Council Press Release (8308/111), 29 March 2011

NOVEL FOODS - Conciliation on novel foods failed

In spite of considerable efforts from the Hungarian Presidency the conciliation on novel foods failed after more than three years of negotiations.

The Council has exhausted every possibility trying to reach a balanced solution on novel foods, and in particular on the question of food from cloned animals.

The Council was strongly committed to find a compromise which met consumers' concerns about marketing and information about foods from cloned animals and their offspring. The Council wanted a solution that could be implemented in practice - the Council does not want to mislead consumers by agreeing rules that cannot be enforced. The solution must also comply with the international trade rules that the EU, with the European Parliament's consent, has signed - the Council does not want to provoke a trade conflict. The discussion failed because of European Parliament's inability to compromise on its request for mandatory labelling for food derived from offspring of cloned animals irrespective of the technical feasibility and the practical implications of such mandatory labelling.

The Council had proposed to the European Parliament the following package of eight measures to meet these consumer, practicability and trade requirements:

1) a ban on animal cloning in the EU for food production;

2) a ban on food from cloned animals, whatever their origin;

3) a ban on any supply of clones in the EU for food production.

These three bans would have been temporary measures, entering into force immediately, and expiring when comprehensive legislation on cloning would have been adopted by the Council and the European Parliament. This would have allowed adjustments of the measures in the light of the experience gained in the meantime.

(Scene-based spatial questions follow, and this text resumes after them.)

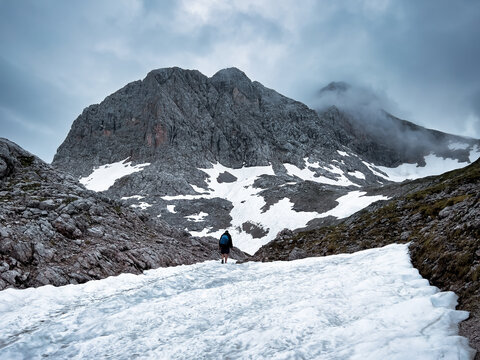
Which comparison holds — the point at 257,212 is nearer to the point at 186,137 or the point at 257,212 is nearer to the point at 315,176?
the point at 315,176

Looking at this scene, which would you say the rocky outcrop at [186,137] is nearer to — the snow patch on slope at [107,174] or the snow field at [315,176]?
the snow field at [315,176]

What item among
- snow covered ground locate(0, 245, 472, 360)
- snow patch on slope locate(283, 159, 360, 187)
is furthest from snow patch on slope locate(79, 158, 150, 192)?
snow covered ground locate(0, 245, 472, 360)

In addition, the Council had proposed to the European Parliament:

4) a traceability system for semen and embryos from cloned animals;

5) a traceability system for the live offspring of cloned animals;

6) the introduction, within six months of the entry into force of the new regulation, of labelling requirements for fresh meat of the offspring from cloned cattle;

7) these labelling requirements would have been extended to all other foods from the offspring of cloned animals, subject to a Commission report on the feasibility to be tabled within two years, on the basis of which the Commission would have submitted a legislative proposal, if appropriate.

8) The Council's offer also included a Commission engagement to publish, by 1 March 2013, a legislative proposal for a comprehensive approach to animal cloning.

As the conciliation on novel foods failed, these measures are now lost. The EU also missed the opportunity to agree on EU rules before the cloning technology further expands.

In the absence of an agreement, the EU stays with the status quo. The current EU legislation provides that food from cloned animals is subject to a pre-market authorisation. The cloning technique is not prohibited at EU level.